*GOAL*. Extract every one of the records below verbatim, without changing a single character.

═══ DATA SUPPLIED

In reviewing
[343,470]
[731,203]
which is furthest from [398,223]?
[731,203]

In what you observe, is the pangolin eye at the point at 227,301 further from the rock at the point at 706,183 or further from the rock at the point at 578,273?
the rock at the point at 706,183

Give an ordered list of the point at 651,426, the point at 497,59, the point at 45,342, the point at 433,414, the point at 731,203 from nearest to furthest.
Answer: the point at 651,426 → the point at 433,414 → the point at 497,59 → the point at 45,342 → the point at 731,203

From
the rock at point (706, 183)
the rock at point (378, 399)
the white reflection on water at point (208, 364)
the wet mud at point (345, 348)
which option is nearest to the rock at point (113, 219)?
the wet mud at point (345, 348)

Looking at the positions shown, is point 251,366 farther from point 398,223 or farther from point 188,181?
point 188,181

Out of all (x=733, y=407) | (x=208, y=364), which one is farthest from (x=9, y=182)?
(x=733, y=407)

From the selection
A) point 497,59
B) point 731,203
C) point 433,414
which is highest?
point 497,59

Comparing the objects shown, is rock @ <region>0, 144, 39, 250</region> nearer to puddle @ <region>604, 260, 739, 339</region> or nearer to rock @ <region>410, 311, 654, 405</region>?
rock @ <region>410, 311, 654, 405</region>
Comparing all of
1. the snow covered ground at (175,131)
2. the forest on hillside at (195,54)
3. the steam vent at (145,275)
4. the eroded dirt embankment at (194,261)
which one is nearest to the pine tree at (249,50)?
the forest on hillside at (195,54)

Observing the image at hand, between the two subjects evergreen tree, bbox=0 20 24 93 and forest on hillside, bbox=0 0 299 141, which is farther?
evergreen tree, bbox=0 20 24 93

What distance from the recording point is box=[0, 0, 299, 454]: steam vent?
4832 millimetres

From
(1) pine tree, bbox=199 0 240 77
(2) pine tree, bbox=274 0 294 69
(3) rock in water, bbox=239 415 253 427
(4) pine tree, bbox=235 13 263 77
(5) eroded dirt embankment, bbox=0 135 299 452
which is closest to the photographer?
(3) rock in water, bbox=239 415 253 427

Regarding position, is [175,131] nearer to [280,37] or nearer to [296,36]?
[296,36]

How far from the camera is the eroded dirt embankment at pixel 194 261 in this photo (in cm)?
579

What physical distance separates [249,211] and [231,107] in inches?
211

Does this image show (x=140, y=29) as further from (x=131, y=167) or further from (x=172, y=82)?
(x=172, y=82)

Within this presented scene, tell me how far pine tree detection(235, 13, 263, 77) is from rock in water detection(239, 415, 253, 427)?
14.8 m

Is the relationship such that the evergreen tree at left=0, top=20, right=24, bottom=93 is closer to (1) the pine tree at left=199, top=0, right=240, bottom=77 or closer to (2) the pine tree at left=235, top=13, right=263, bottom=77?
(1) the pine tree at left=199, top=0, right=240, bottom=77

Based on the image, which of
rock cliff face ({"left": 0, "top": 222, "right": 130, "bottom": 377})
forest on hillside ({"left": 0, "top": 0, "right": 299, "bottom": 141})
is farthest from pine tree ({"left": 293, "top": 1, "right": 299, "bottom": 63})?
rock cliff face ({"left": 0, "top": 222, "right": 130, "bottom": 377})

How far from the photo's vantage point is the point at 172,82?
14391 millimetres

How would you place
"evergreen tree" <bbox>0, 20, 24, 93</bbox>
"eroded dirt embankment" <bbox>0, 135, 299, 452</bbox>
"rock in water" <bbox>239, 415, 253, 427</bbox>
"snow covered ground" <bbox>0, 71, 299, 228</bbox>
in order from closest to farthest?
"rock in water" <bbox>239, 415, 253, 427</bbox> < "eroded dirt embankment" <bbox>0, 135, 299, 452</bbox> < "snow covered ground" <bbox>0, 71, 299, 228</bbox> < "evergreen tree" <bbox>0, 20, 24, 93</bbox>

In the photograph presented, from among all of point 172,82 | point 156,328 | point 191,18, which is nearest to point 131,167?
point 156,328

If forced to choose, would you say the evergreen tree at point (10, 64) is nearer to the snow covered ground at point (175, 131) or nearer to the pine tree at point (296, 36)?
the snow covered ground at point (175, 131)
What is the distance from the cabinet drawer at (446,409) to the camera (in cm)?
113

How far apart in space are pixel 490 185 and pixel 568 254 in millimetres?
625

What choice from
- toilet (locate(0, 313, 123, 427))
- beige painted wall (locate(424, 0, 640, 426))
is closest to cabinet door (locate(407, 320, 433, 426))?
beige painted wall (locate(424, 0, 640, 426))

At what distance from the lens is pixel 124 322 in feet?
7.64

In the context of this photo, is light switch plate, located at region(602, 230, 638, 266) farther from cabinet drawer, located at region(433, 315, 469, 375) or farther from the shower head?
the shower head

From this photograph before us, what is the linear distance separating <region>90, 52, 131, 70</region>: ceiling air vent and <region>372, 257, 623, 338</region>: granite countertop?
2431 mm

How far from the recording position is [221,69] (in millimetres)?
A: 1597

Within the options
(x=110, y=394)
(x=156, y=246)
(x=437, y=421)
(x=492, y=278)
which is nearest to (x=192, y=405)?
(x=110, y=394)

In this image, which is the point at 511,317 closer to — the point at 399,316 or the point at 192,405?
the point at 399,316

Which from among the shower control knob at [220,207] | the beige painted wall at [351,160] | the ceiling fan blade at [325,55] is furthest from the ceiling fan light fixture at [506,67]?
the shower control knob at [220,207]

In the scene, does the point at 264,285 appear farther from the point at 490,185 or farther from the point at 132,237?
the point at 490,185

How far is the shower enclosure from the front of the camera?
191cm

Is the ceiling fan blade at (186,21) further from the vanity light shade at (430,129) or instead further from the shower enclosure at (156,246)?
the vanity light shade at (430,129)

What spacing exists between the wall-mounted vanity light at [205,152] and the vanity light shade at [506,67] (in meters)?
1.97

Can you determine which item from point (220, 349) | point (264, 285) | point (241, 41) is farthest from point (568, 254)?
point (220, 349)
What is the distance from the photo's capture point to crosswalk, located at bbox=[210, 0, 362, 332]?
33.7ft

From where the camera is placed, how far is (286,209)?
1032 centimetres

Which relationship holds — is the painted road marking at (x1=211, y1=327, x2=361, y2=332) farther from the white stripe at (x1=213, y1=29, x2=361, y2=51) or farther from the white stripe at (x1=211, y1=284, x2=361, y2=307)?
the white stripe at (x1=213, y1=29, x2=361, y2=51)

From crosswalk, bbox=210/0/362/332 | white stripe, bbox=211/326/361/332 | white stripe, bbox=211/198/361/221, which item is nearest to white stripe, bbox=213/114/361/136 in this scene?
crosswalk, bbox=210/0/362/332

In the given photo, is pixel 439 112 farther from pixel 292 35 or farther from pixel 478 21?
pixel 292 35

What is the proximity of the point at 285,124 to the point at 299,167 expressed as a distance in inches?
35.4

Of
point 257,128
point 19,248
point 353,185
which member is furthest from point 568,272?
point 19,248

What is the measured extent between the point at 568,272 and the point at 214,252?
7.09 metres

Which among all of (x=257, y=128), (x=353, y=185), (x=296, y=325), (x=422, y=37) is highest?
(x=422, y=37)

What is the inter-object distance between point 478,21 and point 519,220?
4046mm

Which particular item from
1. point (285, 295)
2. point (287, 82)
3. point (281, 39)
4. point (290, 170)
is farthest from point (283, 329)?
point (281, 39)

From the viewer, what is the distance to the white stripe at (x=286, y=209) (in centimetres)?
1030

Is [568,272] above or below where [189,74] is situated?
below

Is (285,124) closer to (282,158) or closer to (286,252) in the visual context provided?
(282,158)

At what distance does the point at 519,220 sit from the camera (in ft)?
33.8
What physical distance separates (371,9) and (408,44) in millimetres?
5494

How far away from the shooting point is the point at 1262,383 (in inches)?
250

══════

*WORKED ANSWER*.
In reviewing
[343,470]
[731,203]
which is furthest from [398,223]?
[731,203]

In what you observe, is the pangolin eye at the point at 227,301 further from the rock at the point at 706,183 or further from the rock at the point at 578,273?
the rock at the point at 706,183

Give an ordered list of the point at 651,426, the point at 497,59, the point at 45,342, the point at 433,414, the point at 731,203 from nearest to furthest.
Answer: the point at 651,426 → the point at 433,414 → the point at 497,59 → the point at 45,342 → the point at 731,203

From
the rock at point (706, 183)
the rock at point (378, 399)
the white reflection on water at point (208, 364)
the wet mud at point (345, 348)
which option is nearest to the rock at point (113, 219)?
the wet mud at point (345, 348)

Looking at the positions shown, is point 251,366 farther from point 398,223 or farther from point 188,181?
point 188,181

Out of all (x=733, y=407) | (x=208, y=364), which one is farthest from (x=9, y=182)?
(x=733, y=407)

From the selection
A) point 497,59
B) point 731,203
C) point 433,414
which is highest?
point 497,59

Comparing the objects shown, is rock @ <region>0, 144, 39, 250</region> nearer to puddle @ <region>604, 260, 739, 339</region> or nearer to rock @ <region>410, 311, 654, 405</region>?
rock @ <region>410, 311, 654, 405</region>
Comparing all of
1. the snow covered ground at (175,131)
2. the forest on hillside at (195,54)
3. the steam vent at (145,275)
4. the eroded dirt embankment at (194,261)
which one is nearest to the pine tree at (249,50)?
the forest on hillside at (195,54)

Observing the image at hand, between the two subjects evergreen tree, bbox=0 20 24 93 and forest on hillside, bbox=0 0 299 141, which is farther?
evergreen tree, bbox=0 20 24 93

What distance from the recording point is box=[0, 0, 299, 454]: steam vent?
4832 millimetres

From
(1) pine tree, bbox=199 0 240 77
(2) pine tree, bbox=274 0 294 69
(3) rock in water, bbox=239 415 253 427
(4) pine tree, bbox=235 13 263 77
(5) eroded dirt embankment, bbox=0 135 299 452
which is closest to the photographer?
(3) rock in water, bbox=239 415 253 427

Regarding position, is [175,131] nearer to [280,37] or nearer to [296,36]?
[296,36]

How far from the camera is the eroded dirt embankment at pixel 194 261 in this photo (in cm)?
579

What physical distance separates [249,211] and [231,107] in inches?
211

Does this image show (x=140, y=29) as further from (x=131, y=167) or further from (x=172, y=82)?
(x=172, y=82)

Within this presented scene, tell me how far pine tree detection(235, 13, 263, 77) is from rock in water detection(239, 415, 253, 427)?
14.8 m

Is the relationship such that the evergreen tree at left=0, top=20, right=24, bottom=93 is closer to (1) the pine tree at left=199, top=0, right=240, bottom=77 or closer to (2) the pine tree at left=235, top=13, right=263, bottom=77?
(1) the pine tree at left=199, top=0, right=240, bottom=77

Based on the image, which of
rock cliff face ({"left": 0, "top": 222, "right": 130, "bottom": 377})
forest on hillside ({"left": 0, "top": 0, "right": 299, "bottom": 141})
is farthest from pine tree ({"left": 293, "top": 1, "right": 299, "bottom": 63})?
rock cliff face ({"left": 0, "top": 222, "right": 130, "bottom": 377})

How far from the photo's vantage point is the point at 172,82?
14391 millimetres

How would you place
"evergreen tree" <bbox>0, 20, 24, 93</bbox>
"eroded dirt embankment" <bbox>0, 135, 299, 452</bbox>
"rock in water" <bbox>239, 415, 253, 427</bbox>
"snow covered ground" <bbox>0, 71, 299, 228</bbox>
in order from closest to farthest?
"rock in water" <bbox>239, 415, 253, 427</bbox> < "eroded dirt embankment" <bbox>0, 135, 299, 452</bbox> < "snow covered ground" <bbox>0, 71, 299, 228</bbox> < "evergreen tree" <bbox>0, 20, 24, 93</bbox>

In the photograph presented, from among all of point 172,82 | point 156,328 | point 191,18, which is nearest to point 131,167?
point 156,328

If forced to choose, would you say the evergreen tree at point (10, 64) is nearer to the snow covered ground at point (175, 131) or nearer to the pine tree at point (296, 36)?
the snow covered ground at point (175, 131)
What is the distance from the cabinet drawer at (446,409) to the camera (in cm)?
113

How far apart in space are pixel 490 185 and pixel 568 254 in millimetres?
625

What choice from
- toilet (locate(0, 313, 123, 427))
- beige painted wall (locate(424, 0, 640, 426))
is closest to cabinet door (locate(407, 320, 433, 426))?
beige painted wall (locate(424, 0, 640, 426))

At what distance from the lens is pixel 124 322 in feet?
7.64

In the context of this photo, is light switch plate, located at region(602, 230, 638, 266) farther from cabinet drawer, located at region(433, 315, 469, 375) or farther from the shower head?
the shower head

From this photograph before us, what is the linear distance separating <region>90, 52, 131, 70</region>: ceiling air vent and <region>372, 257, 623, 338</region>: granite countertop?
2431 mm

How far from the recording position is [221,69] (in millimetres)?
A: 1597

Within the options
(x=110, y=394)
(x=156, y=246)
(x=437, y=421)
(x=492, y=278)
which is nearest to (x=192, y=405)?
(x=110, y=394)

In this image, which is the point at 511,317 closer to — the point at 399,316 or the point at 192,405?
the point at 399,316

Which from among the shower control knob at [220,207] | the beige painted wall at [351,160] | the ceiling fan blade at [325,55] is furthest from the ceiling fan light fixture at [506,67]?
the shower control knob at [220,207]

In the scene, does the point at 264,285 appear farther from the point at 490,185 or farther from the point at 132,237?
the point at 490,185

How far is the shower enclosure from the front of the camera?
191cm

Is the ceiling fan blade at (186,21) further from the vanity light shade at (430,129) or instead further from the shower enclosure at (156,246)?
the vanity light shade at (430,129)

What spacing exists between the wall-mounted vanity light at [205,152] and the vanity light shade at [506,67] (in meters)?
1.97

Can you determine which item from point (220, 349) | point (264, 285) | point (241, 41) is farthest from point (568, 254)?
point (220, 349)
What is the distance from the photo's capture point to crosswalk, located at bbox=[210, 0, 362, 332]?
33.7ft

From where the camera is placed, how far is (286,209)?
1032 centimetres

Which relationship holds — is the painted road marking at (x1=211, y1=327, x2=361, y2=332) farther from the white stripe at (x1=213, y1=29, x2=361, y2=51) or farther from the white stripe at (x1=211, y1=284, x2=361, y2=307)?
the white stripe at (x1=213, y1=29, x2=361, y2=51)

From crosswalk, bbox=210/0/362/332 | white stripe, bbox=211/326/361/332 | white stripe, bbox=211/198/361/221, which item is nearest to white stripe, bbox=213/114/361/136 in this scene?
crosswalk, bbox=210/0/362/332

In the given photo, is pixel 439 112 farther from pixel 292 35 or farther from pixel 478 21?
pixel 292 35

What is the proximity of the point at 285,124 to the point at 299,167 expressed as a distance in inches?
35.4

Of
point 257,128
point 19,248
point 353,185
which member is furthest from point 568,272?
point 19,248

What is the measured extent between the point at 568,272 and the point at 214,252?
7.09 metres

Which among all of (x=257, y=128), (x=353, y=185), (x=296, y=325), (x=422, y=37) is highest?
(x=422, y=37)

What is the inter-object distance between point 478,21 and point 519,220?
4046mm

Which particular item from
1. point (285, 295)
2. point (287, 82)
3. point (281, 39)
4. point (290, 170)
is farthest from point (283, 329)?
point (281, 39)

From the viewer, what is the distance to the white stripe at (x=286, y=209) (in centimetres)?
1030

Is [568,272] above or below where [189,74] is situated?
below

Is (285,124) closer to (282,158) or closer to (286,252) in the visual context provided?
(282,158)

At what distance does the point at 519,220 sit from the camera (in ft)?
33.8
What physical distance separates (371,9) and (408,44) in millimetres?
5494

How far away from the shooting point is the point at 1262,383 (in inches)?
250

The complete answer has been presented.